◆ **WHAT NEEDS TO BE DONE**: Return each line below holding the string "subject".
━━ MATERIAL PROVIDED ━━
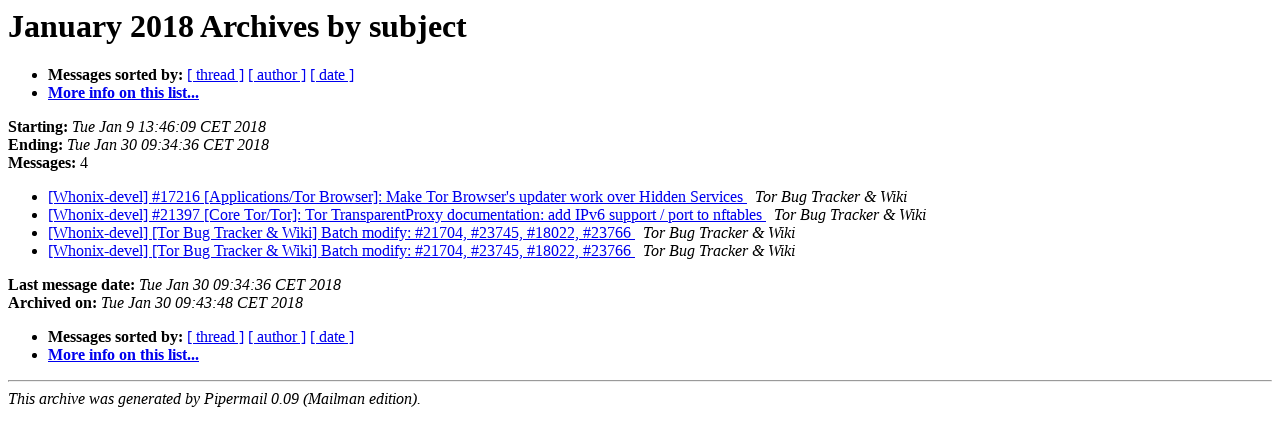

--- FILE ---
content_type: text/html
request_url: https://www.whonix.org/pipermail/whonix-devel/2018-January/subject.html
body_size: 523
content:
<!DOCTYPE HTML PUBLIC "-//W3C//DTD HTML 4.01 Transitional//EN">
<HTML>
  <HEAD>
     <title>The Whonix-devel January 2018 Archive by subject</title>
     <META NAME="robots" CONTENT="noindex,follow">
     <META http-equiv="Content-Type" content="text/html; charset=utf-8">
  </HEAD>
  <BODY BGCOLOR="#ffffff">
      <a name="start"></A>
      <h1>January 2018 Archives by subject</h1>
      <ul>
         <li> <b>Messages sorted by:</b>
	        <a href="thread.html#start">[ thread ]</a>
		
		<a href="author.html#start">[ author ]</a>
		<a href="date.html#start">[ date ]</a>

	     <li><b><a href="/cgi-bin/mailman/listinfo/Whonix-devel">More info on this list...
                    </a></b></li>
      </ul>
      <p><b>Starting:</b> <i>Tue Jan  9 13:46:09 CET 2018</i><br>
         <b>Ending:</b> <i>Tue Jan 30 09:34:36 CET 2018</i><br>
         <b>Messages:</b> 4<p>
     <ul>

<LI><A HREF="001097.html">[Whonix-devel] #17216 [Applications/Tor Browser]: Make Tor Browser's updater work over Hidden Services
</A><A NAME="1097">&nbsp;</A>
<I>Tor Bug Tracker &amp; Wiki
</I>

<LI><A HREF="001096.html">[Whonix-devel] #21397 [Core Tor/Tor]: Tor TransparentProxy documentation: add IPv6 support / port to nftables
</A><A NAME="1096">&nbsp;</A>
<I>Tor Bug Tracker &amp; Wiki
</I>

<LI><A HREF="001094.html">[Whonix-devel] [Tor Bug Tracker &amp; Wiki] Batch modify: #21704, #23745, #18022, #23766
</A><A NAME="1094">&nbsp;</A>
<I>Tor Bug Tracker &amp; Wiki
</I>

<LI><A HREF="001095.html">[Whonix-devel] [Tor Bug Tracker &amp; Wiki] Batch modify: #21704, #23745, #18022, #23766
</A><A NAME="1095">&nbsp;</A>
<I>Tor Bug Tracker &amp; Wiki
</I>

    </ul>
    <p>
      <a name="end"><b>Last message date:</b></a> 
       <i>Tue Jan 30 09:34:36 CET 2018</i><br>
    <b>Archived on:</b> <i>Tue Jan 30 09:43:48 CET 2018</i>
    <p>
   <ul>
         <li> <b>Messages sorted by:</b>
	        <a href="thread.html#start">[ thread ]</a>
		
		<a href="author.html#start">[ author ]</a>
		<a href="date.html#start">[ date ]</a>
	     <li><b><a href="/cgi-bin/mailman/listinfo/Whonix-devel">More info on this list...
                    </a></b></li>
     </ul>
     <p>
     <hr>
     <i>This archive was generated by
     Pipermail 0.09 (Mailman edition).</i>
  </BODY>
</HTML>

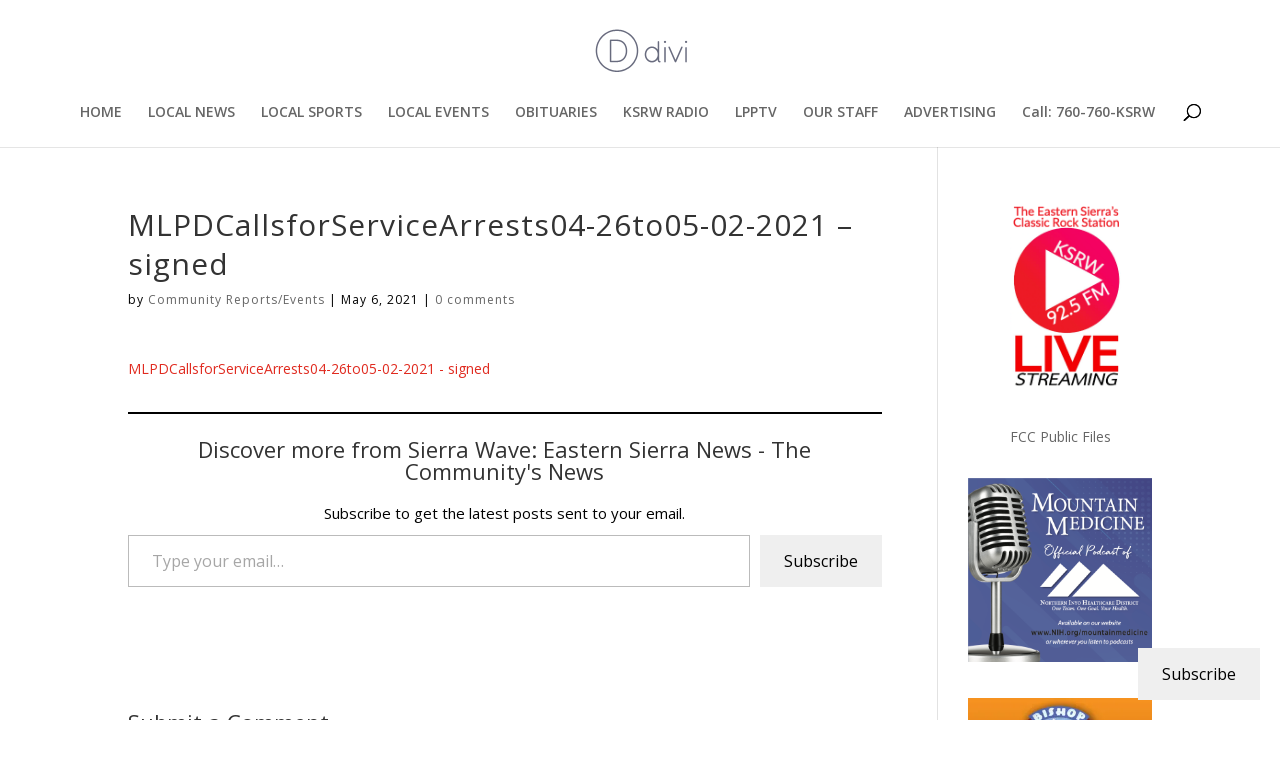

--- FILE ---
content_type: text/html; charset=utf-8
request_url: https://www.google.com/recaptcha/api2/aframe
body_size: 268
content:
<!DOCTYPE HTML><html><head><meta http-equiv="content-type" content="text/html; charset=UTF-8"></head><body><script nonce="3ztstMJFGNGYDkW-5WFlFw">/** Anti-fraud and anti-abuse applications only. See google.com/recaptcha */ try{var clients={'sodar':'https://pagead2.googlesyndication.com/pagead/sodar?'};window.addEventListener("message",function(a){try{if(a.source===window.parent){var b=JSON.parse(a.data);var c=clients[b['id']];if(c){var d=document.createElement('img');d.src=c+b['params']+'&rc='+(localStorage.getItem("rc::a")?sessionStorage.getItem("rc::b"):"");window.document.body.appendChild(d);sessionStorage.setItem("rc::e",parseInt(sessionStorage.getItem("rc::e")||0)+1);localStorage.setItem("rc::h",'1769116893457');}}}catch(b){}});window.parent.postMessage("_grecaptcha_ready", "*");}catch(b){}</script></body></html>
━━━
━━ MATERIAL PROVIDED ━━
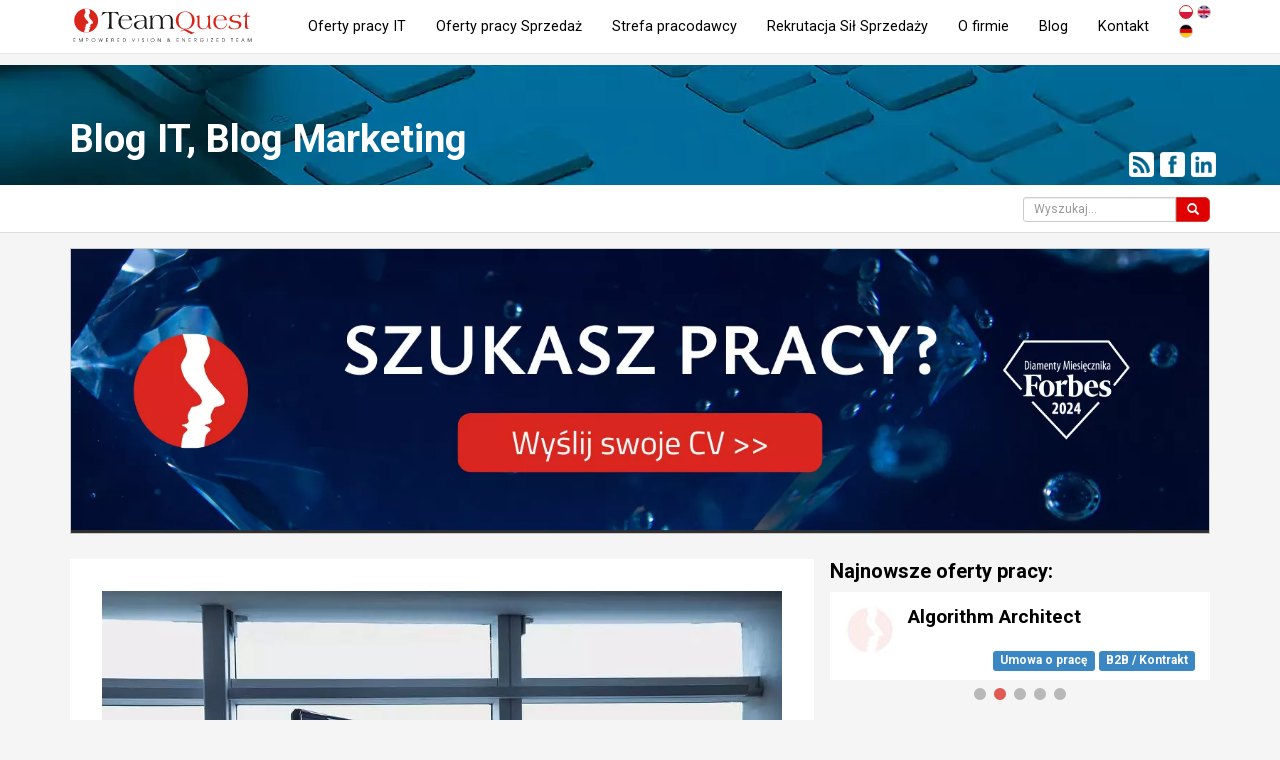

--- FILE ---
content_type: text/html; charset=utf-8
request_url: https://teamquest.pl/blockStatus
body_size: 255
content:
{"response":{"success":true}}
━━━
◆ **COMPLETED TASK**:
request_url: https://www.whonix.org/pipermail/whonix-devel/2018-January/subject.html
     <title>The Whonix-devel January 2018 Archive by subject</title>
      <h1>January 2018 Archives by subject</h1>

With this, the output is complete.